Karalar Köyü, Kazan ilçesine bağlı, Ankara'ya 63 km uzaklıkta bir yerleşim birimi. Köyün özelliği Galatların Askeri Garnizonunun burada konuşlanmış olması. İyi bir tırmanışla vardığımız mağara, dik merdivenlerle aşağı iniyordu ve mağaranın içi karanlıktı.







Mağaradan sonra, Galatlardan günümüze kalan kale kalıntılarını gezdik. Kayalar oyularak yapılmış merdivenlerde yürüdük, fotoğraf çektirdik.

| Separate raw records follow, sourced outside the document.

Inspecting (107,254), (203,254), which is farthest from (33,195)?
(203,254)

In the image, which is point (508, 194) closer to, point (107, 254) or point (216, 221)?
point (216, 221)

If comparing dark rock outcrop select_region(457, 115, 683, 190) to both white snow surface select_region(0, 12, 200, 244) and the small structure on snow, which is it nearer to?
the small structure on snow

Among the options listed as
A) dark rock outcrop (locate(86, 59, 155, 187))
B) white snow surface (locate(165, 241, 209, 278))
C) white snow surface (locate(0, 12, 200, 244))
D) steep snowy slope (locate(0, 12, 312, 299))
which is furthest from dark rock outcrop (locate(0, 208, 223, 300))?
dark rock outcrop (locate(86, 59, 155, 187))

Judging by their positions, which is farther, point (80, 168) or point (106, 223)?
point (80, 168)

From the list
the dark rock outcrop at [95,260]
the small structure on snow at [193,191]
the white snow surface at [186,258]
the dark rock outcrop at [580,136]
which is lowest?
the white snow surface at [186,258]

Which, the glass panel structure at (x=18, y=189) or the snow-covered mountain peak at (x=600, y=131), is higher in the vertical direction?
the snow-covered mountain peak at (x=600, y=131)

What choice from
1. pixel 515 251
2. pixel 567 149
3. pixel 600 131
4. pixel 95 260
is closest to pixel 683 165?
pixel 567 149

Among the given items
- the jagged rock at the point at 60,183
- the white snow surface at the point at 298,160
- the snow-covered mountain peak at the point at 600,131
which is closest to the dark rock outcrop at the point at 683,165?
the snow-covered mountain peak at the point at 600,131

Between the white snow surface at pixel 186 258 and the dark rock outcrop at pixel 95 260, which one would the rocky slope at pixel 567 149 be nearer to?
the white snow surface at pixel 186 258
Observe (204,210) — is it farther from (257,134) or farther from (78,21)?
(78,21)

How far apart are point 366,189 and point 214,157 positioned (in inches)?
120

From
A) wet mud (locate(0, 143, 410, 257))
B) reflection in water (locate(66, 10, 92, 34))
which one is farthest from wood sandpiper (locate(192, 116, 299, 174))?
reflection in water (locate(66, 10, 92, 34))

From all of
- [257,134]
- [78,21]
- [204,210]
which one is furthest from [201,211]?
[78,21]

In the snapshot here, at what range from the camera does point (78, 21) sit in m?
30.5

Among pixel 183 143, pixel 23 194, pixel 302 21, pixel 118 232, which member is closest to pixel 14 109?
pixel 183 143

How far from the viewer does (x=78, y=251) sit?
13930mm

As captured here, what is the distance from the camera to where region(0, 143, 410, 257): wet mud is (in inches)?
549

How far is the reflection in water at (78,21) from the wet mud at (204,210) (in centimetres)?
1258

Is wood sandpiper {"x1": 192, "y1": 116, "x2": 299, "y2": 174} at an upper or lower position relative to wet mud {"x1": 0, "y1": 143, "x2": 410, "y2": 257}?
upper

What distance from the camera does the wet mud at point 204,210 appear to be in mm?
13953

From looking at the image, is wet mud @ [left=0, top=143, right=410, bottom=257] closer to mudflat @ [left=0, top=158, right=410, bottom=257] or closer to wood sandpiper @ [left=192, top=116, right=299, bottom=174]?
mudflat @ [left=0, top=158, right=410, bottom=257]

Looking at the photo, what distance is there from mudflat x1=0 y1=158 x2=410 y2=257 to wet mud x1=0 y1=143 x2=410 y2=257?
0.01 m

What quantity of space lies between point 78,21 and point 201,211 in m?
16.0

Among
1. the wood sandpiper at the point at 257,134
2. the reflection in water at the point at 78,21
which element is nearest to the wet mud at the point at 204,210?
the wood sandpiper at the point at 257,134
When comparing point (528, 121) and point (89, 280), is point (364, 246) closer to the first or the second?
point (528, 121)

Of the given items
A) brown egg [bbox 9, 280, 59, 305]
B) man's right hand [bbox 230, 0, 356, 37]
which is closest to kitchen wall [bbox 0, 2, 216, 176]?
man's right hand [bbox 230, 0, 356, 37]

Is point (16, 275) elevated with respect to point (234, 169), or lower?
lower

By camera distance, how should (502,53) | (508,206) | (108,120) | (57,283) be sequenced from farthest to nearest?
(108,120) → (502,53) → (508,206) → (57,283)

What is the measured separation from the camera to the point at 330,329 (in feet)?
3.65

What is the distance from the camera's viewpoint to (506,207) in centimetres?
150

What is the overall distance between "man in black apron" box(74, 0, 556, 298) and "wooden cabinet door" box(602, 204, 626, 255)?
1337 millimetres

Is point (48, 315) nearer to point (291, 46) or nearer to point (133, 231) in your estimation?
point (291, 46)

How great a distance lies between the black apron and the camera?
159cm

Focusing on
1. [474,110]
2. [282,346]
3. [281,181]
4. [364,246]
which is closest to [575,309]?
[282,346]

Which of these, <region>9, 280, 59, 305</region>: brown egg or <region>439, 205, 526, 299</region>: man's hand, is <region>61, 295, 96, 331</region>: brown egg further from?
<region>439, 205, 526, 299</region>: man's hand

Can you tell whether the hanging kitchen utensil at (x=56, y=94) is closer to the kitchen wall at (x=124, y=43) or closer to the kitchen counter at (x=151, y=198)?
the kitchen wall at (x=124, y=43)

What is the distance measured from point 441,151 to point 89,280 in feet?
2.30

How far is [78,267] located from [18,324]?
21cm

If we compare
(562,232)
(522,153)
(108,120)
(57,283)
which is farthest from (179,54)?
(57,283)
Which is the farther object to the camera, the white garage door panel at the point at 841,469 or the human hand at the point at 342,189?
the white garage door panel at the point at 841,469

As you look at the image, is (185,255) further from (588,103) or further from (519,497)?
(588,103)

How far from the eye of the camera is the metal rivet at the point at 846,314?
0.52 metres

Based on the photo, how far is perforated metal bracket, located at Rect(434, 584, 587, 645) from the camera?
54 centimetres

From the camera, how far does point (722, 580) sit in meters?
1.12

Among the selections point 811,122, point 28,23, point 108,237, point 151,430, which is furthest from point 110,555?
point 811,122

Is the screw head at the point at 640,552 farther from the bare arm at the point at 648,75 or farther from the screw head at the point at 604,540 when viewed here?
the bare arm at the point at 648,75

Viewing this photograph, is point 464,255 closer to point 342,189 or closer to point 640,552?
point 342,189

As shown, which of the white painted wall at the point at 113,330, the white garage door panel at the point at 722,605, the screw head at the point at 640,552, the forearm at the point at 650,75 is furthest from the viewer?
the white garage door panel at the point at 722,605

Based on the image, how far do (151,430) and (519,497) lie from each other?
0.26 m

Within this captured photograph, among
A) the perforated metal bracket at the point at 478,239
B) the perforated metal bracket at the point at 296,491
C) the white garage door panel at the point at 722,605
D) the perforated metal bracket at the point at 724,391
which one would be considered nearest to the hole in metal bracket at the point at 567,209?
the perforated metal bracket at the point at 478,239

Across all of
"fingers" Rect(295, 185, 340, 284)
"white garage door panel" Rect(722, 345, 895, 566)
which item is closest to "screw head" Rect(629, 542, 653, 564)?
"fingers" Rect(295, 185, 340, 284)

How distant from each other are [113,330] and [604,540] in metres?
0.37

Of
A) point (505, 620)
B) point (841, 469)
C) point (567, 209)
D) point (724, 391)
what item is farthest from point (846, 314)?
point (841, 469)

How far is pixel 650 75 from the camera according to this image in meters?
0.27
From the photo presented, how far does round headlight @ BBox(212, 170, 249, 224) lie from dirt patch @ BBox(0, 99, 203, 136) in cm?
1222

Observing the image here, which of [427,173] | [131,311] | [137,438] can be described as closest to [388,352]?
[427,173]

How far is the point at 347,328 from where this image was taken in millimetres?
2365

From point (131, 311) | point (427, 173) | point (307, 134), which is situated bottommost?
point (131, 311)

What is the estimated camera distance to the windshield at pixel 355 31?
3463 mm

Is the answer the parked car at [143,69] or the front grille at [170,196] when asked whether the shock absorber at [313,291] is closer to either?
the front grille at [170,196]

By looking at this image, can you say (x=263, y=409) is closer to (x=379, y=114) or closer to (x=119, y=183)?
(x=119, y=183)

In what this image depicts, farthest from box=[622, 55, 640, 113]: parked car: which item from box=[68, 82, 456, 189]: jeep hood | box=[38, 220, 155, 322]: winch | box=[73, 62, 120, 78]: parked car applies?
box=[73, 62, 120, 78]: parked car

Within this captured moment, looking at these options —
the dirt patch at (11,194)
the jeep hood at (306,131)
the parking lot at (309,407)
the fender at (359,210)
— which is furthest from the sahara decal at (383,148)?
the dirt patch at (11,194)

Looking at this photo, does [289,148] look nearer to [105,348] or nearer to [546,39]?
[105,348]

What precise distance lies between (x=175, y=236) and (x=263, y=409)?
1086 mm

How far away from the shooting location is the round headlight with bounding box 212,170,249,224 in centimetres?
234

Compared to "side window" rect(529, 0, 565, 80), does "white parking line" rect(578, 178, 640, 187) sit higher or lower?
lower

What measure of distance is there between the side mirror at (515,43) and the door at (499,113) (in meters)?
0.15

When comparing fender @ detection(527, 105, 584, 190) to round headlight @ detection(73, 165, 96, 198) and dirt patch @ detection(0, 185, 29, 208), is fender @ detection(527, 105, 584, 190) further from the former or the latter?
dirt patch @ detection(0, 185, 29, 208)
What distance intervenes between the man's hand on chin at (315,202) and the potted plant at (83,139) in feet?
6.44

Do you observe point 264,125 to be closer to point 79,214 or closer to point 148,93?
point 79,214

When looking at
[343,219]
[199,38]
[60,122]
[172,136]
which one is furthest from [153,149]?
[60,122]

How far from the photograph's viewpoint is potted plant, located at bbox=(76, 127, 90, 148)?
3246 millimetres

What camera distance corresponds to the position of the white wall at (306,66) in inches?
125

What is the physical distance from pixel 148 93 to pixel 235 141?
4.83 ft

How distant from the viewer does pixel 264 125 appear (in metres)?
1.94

Bu tarihi yolculukla günün tüm yorgunluğunu kalede bırakarak aracımıza bindim ve kürkçü dükkanına geri döndüm. :) Kentin kaosuna, gürültüsüne kavuşmak ve kendimi rahatsız hissetmek için, Nietzsche'ye gönderme yaparak: "Doğa bize aldırmadığından, doğanın ortasında kendimizi öyle rahat hissederiz."

Bu doğa-tarih buluşmasını gerçekleştirmemizi ve doğada güzel bir gün geçirmemizi sağlayan deneyimli rehberimiz Nedim Yılmaz'a, yardımcı rehberimiz Ekin Güney'e, katılımcı tüm arkadaşlara ve zorlu tırmanışlarda bile yılmadan video çekimi yapan arkadaşımız D. Ali Yıldız'a teşekkürler. 
İşte o videolardan biri:






Kaynak:
* Mehmet Ali Kaya - ANADOLU'DAKİ GALATLAR, GALATYA TARİHİ (Çizgi Yayınevi)  (Bu kitap, sözünü etmiş olduğumuz Galatlar ve Galatya'nın yaklaşık 500 yıllık siyasal, sosyal ve kültürel tarihini anlatmaktadır.)